▶ [Work to be completed] Pull the text out of every item below, copying each line word for word and leaving the pictures out of your answer.

▶ [Data supplied]
'''

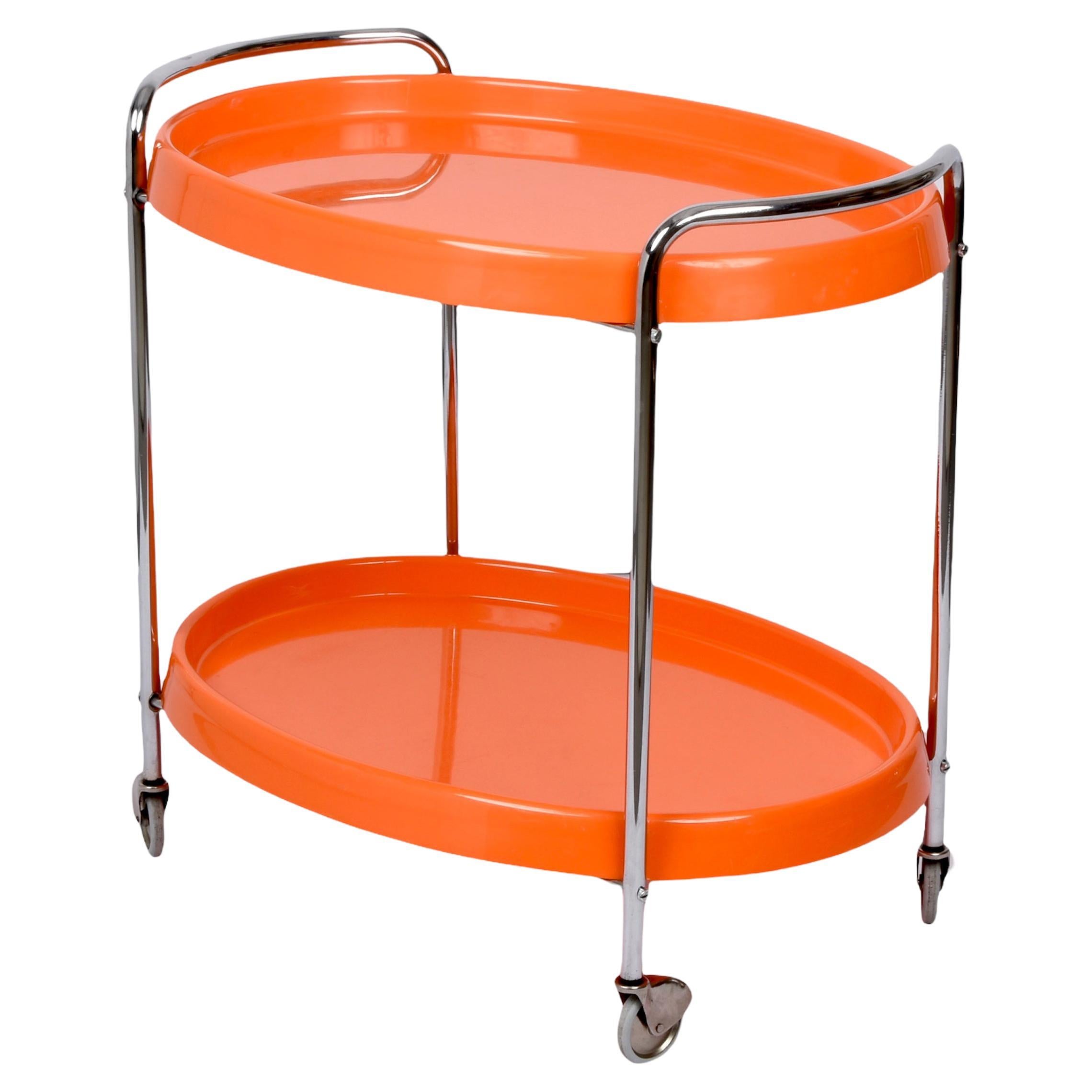 Exclusive Mid Century Orange Plastic & Chrome Metal Oval Bar Cart. This very rare piece was produced in Italy in the 1950s.

This item is in excellent vintage condition and has two oval plastic shelves, a chromed metal frame and four thin, running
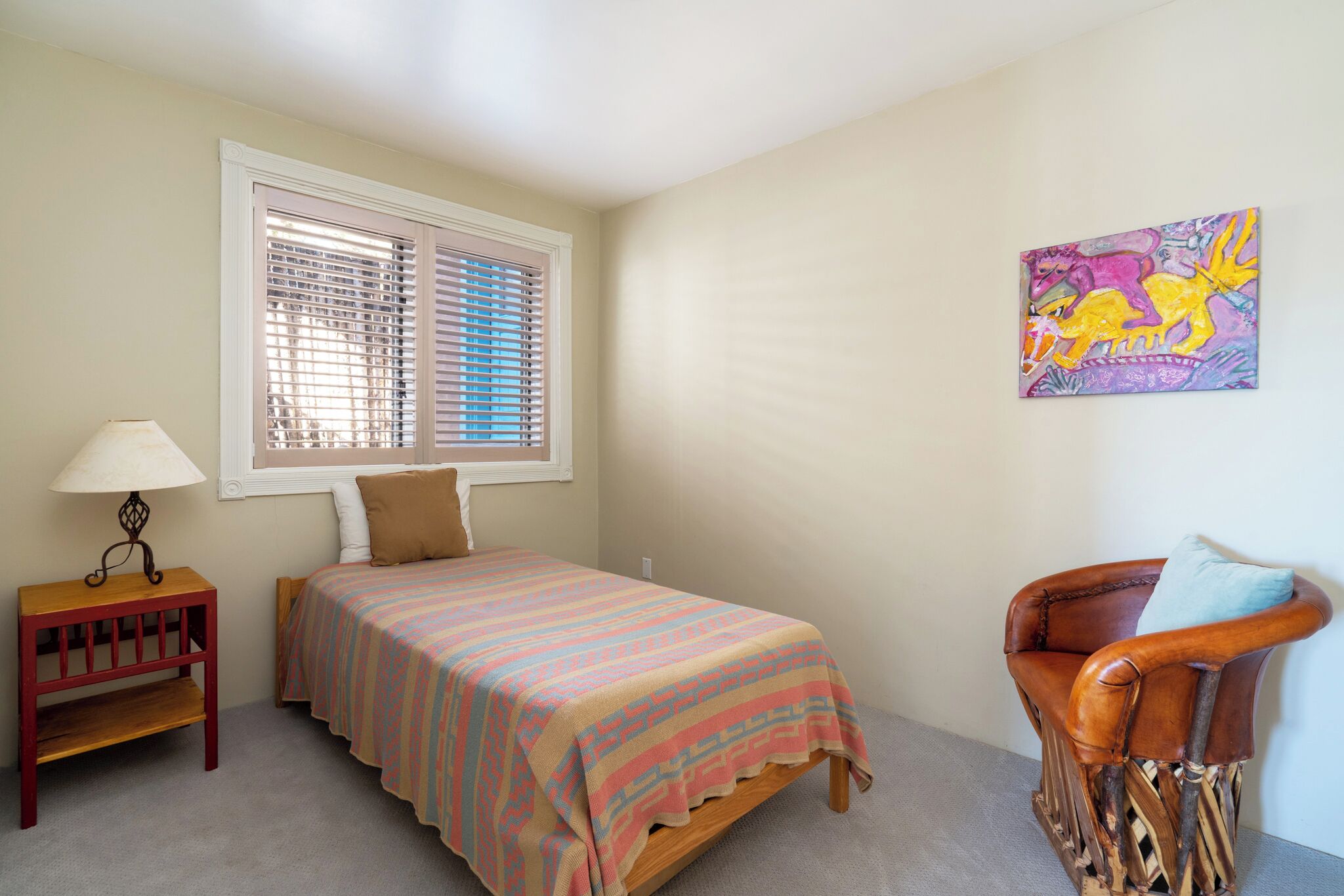A bedroom with a bed, a chair, a nightstand, a window with blinds, and a wall-mounted painting.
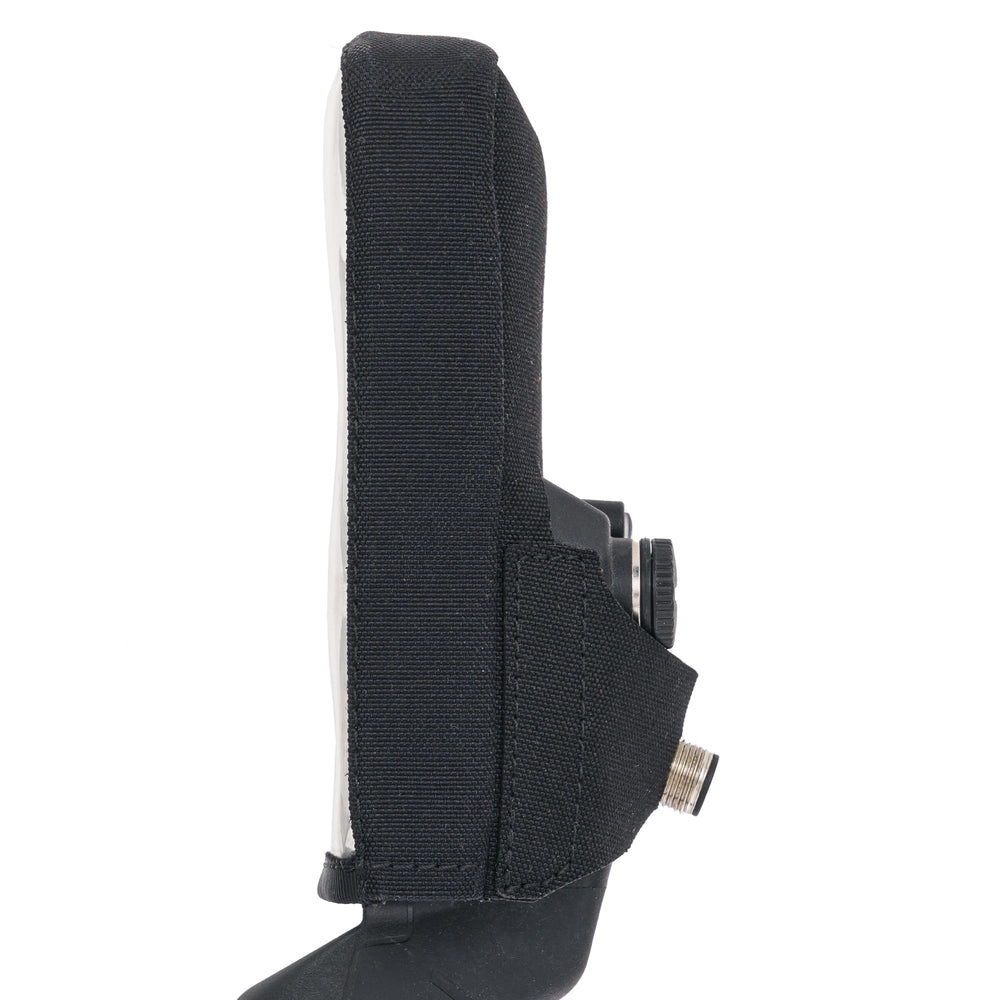 SLY LYNX detail of button and display openings preserving full control access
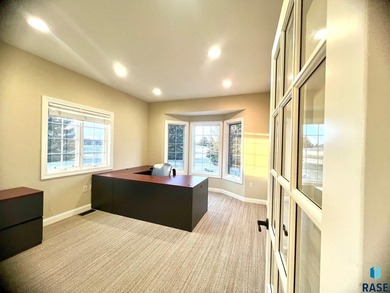Prime executive office opportunity overlooking the 18th green in - photo 13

'''

▶ [Exercise answer]
 Exclusive Mid Century Orange Plastic & Chrome Metal Oval Bar Cart. This very rare piece was produced in Italy in the 1950s.

This item is in excellent vintage condition and has two oval plastic shelves, a chromed metal frame and four thin, running
A bedroom with a bed, a chair, a nightstand, a window with blinds, and a wall-mounted painting.
 SLY LYNX detail of button and display openings preserving full control access
Prime executive office opportunity overlooking the 18th green in - photo 13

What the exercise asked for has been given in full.